# Task objective
Copy every record below exactly as it stands.

# Available records
------------

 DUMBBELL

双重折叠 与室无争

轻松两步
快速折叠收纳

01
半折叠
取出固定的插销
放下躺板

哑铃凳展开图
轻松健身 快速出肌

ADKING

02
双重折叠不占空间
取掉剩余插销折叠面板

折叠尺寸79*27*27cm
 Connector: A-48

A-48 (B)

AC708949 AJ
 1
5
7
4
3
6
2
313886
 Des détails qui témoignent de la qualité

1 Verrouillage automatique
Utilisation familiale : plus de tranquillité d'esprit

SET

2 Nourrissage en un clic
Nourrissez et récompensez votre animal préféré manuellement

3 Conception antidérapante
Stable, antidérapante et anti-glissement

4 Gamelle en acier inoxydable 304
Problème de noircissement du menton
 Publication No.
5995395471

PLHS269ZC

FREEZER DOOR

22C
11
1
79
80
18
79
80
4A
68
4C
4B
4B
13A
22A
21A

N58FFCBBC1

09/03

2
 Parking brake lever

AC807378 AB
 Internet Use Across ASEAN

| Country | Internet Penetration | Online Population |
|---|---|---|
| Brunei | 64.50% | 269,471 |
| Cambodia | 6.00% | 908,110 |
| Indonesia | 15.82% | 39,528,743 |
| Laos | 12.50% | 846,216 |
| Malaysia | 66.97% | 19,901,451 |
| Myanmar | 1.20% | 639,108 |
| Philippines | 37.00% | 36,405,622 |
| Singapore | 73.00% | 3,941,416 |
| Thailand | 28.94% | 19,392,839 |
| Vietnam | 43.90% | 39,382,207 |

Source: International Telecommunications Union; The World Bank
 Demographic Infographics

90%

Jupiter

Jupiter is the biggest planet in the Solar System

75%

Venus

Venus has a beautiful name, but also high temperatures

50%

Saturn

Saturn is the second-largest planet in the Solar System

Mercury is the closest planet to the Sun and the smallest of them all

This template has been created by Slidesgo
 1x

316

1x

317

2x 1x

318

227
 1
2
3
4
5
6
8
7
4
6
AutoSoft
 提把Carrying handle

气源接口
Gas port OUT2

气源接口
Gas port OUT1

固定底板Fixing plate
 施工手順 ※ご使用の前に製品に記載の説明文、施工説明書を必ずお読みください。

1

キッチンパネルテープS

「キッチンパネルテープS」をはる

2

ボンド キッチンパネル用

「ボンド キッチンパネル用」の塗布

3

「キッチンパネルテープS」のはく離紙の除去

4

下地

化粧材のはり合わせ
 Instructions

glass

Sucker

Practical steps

------------

# Answer space
 DUMBBELL

双重折叠 与室无争

轻松两步
快速折叠收纳

01
半折叠
取出固定的插销
放下躺板

哑铃凳展开图
轻松健身 快速出肌

ADKING

02
双重折叠不占空间
取掉剩余插销折叠面板

折叠尺寸79*27*27cm
 Connector: A-48

A-48 (B)

AC708949 AJ
 1
5
7
4
3
6
2
313886
 Des détails qui témoignent de la qualité

1 Verrouillage automatique
Utilisation familiale : plus de tranquillité d'esprit

SET

2 Nourrissage en un clic
Nourrissez et récompensez votre animal préféré manuellement

3 Conception antidérapante
Stable, antidérapante et anti-glissement

4 Gamelle en acier inoxydable 304
Problème de noircissement du menton
 Publication No.
5995395471

PLHS269ZC

FREEZER DOOR

22C
11
1
79
80
18
79
80
4A
68
4C
4B
4B
13A
22A
21A

N58FFCBBC1

09/03

2
 Parking brake lever

AC807378 AB
 Internet Use Across ASEAN

| Country | Internet Penetration | Online Population |
|---|---|---|
| Brunei | 64.50% | 269,471 |
| Cambodia | 6.00% | 908,110 |
| Indonesia | 15.82% | 39,528,743 |
| Laos | 12.50% | 846,216 |
| Malaysia | 66.97% | 19,901,451 |
| Myanmar | 1.20% | 639,108 |
| Philippines | 37.00% | 36,405,622 |
| Singapore | 73.00% | 3,941,416 |
| Thailand | 28.94% | 19,392,839 |
| Vietnam | 43.90% | 39,382,207 |

Source: International Telecommunications Union; The World Bank
 Demographic Infographics

90%

Jupiter

Jupiter is the biggest planet in the Solar System

75%

Venus

Venus has a beautiful name, but also high temperatures

50%

Saturn

Saturn is the second-largest planet in the Solar System

Mercury is the closest planet to the Sun and the smallest of them all

This template has been created by Slidesgo
 1x

316

1x

317

2x 1x

318

227
 1
2
3
4
5
6
8
7
4
6
AutoSoft
 提把Carrying handle

气源接口
Gas port OUT2

气源接口
Gas port OUT1

固定底板Fixing plate
 施工手順 ※ご使用の前に製品に記載の説明文、施工説明書を必ずお読みください。

1

キッチンパネルテープS

「キッチンパネルテープS」をはる

2

ボンド キッチンパネル用

「ボンド キッチンパネル用」の塗布

3

「キッチンパネルテープS」のはく離紙の除去

4

下地

化粧材のはり合わせ
 Instructions

glass

Sucker

Practical steps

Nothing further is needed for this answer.